Tuesday, April 27, 2004

$1500 Stud WSOP Event--Part II

The guy in the eight seat was trying to raise virtually every hand. Anytime he had a face doorcard. Anytime he was the first in, anytime he was the last in. Guess he just wanted to play. He was the first of us who was all-in, and that chain continued until he was all-out.

The handlebar mustache guy didn't seem to like women. He criticized all of the female dealers, both in their presence, and behind their backs. He was overly critical of anything "female." He never said "boo" to me, but it was clear that if there was anyone at the table he wanted to "take out," it was me. One time I raised in LP with nines, king kicker. He called and/or raised me the whole way, only to sigh exasperatingly when I called his final bet and tell me he only had Ace-king high. I never improved, but I had a hunch that he was bluffing. The old Mike Caro giveaways; throwing chips into the pot forcefully, not paying any attention to my cards, nor his own cards, virtually screaming for me to get out of "his" pot.

I wasn't sad to see him busted.

The seven seat was mad, like I said in the beginning. He griped about almost every dealer. He griped about almost every player. Most of it was under his breath. He didn't seem to like anything, or anyone. No one seemed upset when he got busted.

The Frenchman in the two seat was very pleasant. He had a nice accent, but didn't talk much, and decided to listen to his Mp3 player instead. He wasn't a good player, played draws almost every time, for any amount of money, but he was super sweet, and I shook his hand when he went out.

It didn't take Ted long to realize who could play at our table, and who could NOT. Quickly he and I started in on a series of nods and smiles. I appreciated his style and ability, which was probably quite clear to him, so he humored me with a bit of attention when I acknowledged his world class play.

Ted was playing so casually. He was almost flirting with us, just testing the waters. He completed, then folded to a raise. He bet to the river, just to fold for one more bet. He mostly looked at his hole cards when he was the bring-in, yet sometimes failed to look, chucked some chips into the pot, only to raise when the bet was completed and action got back to him. I guess for him the early levels were "fun." He played around with us, never in danger of being eliminated, yet always aware and on top of the table.

One strange play happened when I was a severely short stack. This was hours into the tournament, and I had just taken a big beat. I was lucky enough to be the bring-in on the following hand, lol. Ted limped in, my only competitor. On fourth I immediately caught a second nine, to go with my nine in the hole. Ted also had a nine doorcard. Ted bet out. I figured it wasn't going to get any better than this, so I immediately raised. Ted studied me for quite a while. I'm not easily intimidated, so I just watched him, as well. He knew how short I was, he knew I couldn't even get through this hand.

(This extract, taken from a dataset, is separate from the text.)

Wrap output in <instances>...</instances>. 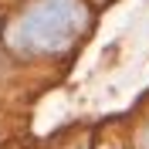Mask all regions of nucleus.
<instances>
[{"label": "nucleus", "instance_id": "1", "mask_svg": "<svg viewBox=\"0 0 149 149\" xmlns=\"http://www.w3.org/2000/svg\"><path fill=\"white\" fill-rule=\"evenodd\" d=\"M88 7L81 0H34L7 27V44L20 54H54L81 37Z\"/></svg>", "mask_w": 149, "mask_h": 149}]
</instances>
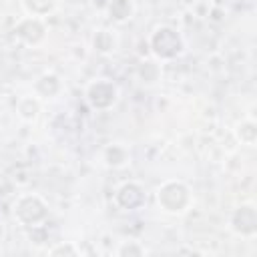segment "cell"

Finally he said, "I don't want to try to eliminate you with the worst hand. I want you to stay right here. All I have is a draw."

I have no idea if he was serious. It seems that he might say the exact same thing if he had me beat. He is tough to read.

Some of the yahoo's at the table started criticizing his play. He refused to even engage in their conversation, much less defend himself. Like me, he pretty much had no use for what anyone else might think of him.

I asked him why he wanted me here. He said he enjoyed having me at the table. I dropped the subject.

Later, Glenn asked me why I thought Ted said that. Sure, Ted could have been bluffing with his hand, or betting on a draw, or betting to get the bring-in to fold with nothing. Yes, all of those things could be true, but it would have cost him virtually nothing to try to knock me out. So why didn't he?

Well, naturally I could be wrong, but my opinion of why Ted kept me in is that I was no threat to him. I was shortstacked, very tight, and playing predictably. When I completed his bring-in, I almost always had something. Even if I was on a steal, my steal hand was usually better than his bring-in hand. If he completed and I raised, he knew I had him beat. I would fold my bring-in's to him if I had nothing. I would raise if I had him beat. He had good control over me, he knew where I was at all times. So why eliminate the predictable person at the table? Who knows what kind of opponent might take my place? Another WCP? A loose cannon? Surely not many players would be more welcome than me!

We still had about 150 participants left, so we weren't anywhere near the money. Having me around was safe. I used to do it all the time at the Belle. At the final table, I wasn't gunning for the safe, predictable opponent whom I had outchipped 5:1. Why would I want to eliminate someone who was no threat to me?

I could be wrong, but I doubt it. Ted wanted me around. Shoot, I'd rather have Ted at the table than all of those other yahoo's we had at first. It makes sense, it's logical, and I'll go with that theory.